Attorney General Jeff Sessions took his war against sanctuary cities to California on Wednesday, announcing a federal...

Posted: Mar 7, 2018 12:31 PM
Updated: Mar 7, 2018 12:31 PM

Attorney General Jeff Sessions took his war against sanctuary cities to California on Wednesday, announcing a federal lawsuit against the state and attacking its elected officials as "radical extremists" in the state's capital city.

In a speech laden with tough rhetoric for his critics and immigration advocates, Sessions decried officials who support so-called sanctuary city policies as "extremists" promoting "open borders."

"Stop treating immigration agents differently from everybody else for the purpose of eviscerating border and immigration laws and advancing an open borders philosophy shared by only a few, the most radical extremists," Sessions said.

Sessions had harsh words in particular for Oakland Mayor Libby Schaaf, who recently announced publicly that federal authorities would be conducting immigration crackdowns in her area. That move has been heavily criticized by immigration officials, who allege she's responsible for hundreds of criminals avoiding capture.

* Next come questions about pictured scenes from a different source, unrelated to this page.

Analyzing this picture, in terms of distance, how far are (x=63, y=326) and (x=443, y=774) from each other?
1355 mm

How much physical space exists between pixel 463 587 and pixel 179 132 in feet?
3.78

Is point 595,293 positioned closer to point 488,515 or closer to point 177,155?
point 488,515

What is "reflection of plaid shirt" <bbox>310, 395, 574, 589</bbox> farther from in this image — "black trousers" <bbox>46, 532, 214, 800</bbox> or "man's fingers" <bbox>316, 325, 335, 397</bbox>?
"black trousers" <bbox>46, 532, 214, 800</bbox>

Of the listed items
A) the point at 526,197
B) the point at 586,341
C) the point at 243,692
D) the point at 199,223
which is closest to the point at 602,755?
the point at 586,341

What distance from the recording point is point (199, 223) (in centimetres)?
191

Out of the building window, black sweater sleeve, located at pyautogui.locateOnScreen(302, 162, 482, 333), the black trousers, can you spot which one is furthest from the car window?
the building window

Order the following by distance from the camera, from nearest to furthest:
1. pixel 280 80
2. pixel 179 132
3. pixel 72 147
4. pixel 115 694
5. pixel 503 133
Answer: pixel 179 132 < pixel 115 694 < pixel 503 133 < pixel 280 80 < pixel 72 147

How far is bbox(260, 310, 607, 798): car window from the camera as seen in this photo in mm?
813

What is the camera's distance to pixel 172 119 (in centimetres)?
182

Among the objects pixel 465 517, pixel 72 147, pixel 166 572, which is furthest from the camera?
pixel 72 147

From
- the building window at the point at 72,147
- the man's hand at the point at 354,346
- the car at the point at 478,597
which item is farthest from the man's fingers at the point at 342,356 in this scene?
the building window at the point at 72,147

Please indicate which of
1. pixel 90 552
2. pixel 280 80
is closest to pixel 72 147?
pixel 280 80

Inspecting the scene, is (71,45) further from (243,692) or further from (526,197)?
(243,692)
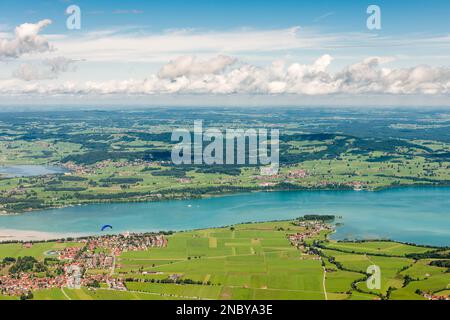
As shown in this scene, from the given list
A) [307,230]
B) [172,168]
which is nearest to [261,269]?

"Her actions support those who flout our laws and boldly validates illegality," Sessions said. "There's no other way to interpret those remarks."

"So here's my message to Mayor Schaaf: How dare you?" Sessions continued. "How dare you needlessly endanger the lives of law enforcement to promote an open borders agenda."

The attorney general's speech in Sacramento at a state law enforcement gathering came on the heels of a move by the Justice Department late Tuesday to sue California over its so-called "sanctuary" policies that prohibit some cooperation with federal immigration enforcement.

The move is an aggressive escalation of a battle the administration has been waging since President Donald Trump's inauguration to pressure local jurisdictions to help the feds catch undocumented immigrants.

Sessions defended the lawsuit, saying it was about preventing "nullification" of federal laws, which he compared to the secessionist movement during the Civil War.

"Contrary to what you might hear from the lawless open-borders radicals, we are not asking California, Oakland, or anyone else to actually effectively enforce immigration laws," Sessions said.

"I can't sit by idly while the lawful authorities of federal officers are being blocked by a legislative action of politicians," he added.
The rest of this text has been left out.